それぞれの橋には、橋姫神社、饗土橋姫神社(あえどはしひめじんじゃ)があり、橋姫が祀られているが、橋姫というのは、646年、宇治橋を架けられた際に、宇治川の上流に祀られていた瀬織津媛を祀ったのが始まりなのだ。、伊勢神宮の宇治橋の方は、後に、宇治の宇治橋に倣って、疫病神や悪霊などの悪しきものが入るのを防ぐために、祓いの神が祀られたそうだ。
宇治の橋姫は、『源氏物語』において、光源氏が姿を消した後から始まる宇治十帖の中の最初に描かれる重要なテーマである。
日本史の中でもっとも優れた文学「源氏物語」の作者である紫式部は、小野氏と関わりが深い。
京都の西陣の地に紫式部の墓があるが、なぜか、小野篁と隣り合わせになっている。
そして、紫式部の曽祖父、藤原定方の母は、山科の小野郷の豪族、宮道氏の娘である。
紫式部の氏神である大原野神社と、紫式部の曽祖父、藤原定方の母の実家の山科の小野郷は、同緯度の東西のライン上(北緯34.96度)にあるが、向日山の元稲荷古墳の北の乙訓古墳群(寺戸大塚古墳、妙見山古墳、五塚原古墳)も、ほぼこのラインと近いところにある。
さて、話を長岡京のことに戻す。
秦氏を母親にもつ藤原種継が暗殺された後、大伴氏、佐伯氏らとともに早良親王も処罰され、親王は無実を訴えながら悶死する。
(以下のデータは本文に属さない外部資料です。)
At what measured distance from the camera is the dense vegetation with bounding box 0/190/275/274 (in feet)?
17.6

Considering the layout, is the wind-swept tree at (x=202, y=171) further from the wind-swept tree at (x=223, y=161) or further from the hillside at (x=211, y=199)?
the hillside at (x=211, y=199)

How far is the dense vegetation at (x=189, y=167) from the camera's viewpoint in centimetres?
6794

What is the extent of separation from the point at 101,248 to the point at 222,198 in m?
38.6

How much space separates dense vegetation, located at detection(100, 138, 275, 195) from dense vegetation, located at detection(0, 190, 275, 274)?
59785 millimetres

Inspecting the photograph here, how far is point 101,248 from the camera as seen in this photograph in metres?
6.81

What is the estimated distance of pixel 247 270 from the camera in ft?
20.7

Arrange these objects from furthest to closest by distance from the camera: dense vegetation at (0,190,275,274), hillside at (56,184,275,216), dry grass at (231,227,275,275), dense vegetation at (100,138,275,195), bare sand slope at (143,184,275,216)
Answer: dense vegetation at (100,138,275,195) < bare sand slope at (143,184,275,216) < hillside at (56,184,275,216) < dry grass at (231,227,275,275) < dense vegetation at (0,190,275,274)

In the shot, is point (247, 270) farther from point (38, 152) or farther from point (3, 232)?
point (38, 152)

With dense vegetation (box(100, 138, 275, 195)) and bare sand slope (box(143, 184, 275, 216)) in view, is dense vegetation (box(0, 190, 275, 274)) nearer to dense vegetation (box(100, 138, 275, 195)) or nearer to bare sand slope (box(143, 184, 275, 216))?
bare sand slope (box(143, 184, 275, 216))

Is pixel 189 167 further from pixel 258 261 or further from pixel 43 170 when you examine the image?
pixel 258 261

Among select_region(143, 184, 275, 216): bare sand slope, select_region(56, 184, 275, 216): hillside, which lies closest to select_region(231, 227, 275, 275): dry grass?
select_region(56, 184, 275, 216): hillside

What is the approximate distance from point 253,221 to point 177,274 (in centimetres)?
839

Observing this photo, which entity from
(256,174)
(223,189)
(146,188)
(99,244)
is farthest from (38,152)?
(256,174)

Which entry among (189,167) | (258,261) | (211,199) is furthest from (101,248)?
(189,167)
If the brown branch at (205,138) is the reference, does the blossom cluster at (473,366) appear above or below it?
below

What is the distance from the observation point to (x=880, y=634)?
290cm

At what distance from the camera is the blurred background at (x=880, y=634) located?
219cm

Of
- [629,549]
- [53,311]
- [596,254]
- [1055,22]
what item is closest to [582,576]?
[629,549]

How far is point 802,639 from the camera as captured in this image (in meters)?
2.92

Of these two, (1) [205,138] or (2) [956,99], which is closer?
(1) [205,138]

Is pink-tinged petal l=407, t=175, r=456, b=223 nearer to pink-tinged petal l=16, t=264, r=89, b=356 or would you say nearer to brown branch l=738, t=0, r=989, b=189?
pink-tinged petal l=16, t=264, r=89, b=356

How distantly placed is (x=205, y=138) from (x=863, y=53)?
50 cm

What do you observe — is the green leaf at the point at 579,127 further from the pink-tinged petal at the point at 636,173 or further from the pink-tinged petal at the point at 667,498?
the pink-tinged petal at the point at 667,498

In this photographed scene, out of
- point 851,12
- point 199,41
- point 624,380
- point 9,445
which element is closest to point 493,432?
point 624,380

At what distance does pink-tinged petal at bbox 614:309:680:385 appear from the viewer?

その後、長岡京には、不吉なことが次々と起こり、桓武天皇は、早良親王の祟りと恐れ、長岡京から平安京への遷都を決断する。
だとすれば、平安京は、まさに祟りへの対応策として建設された都だということになる。
平安京の要である大極殿から丑寅の方向、すなわち鬼門に位置するのが比叡山の麓の八瀬であり、ここは古くからの小野郷である。
早良親王が祀られているのは、この小野郷の崇道神社であり、崇道神社の境内から小野毛人(遣隋使で有名な小野妹子の息子)の墓が発見された。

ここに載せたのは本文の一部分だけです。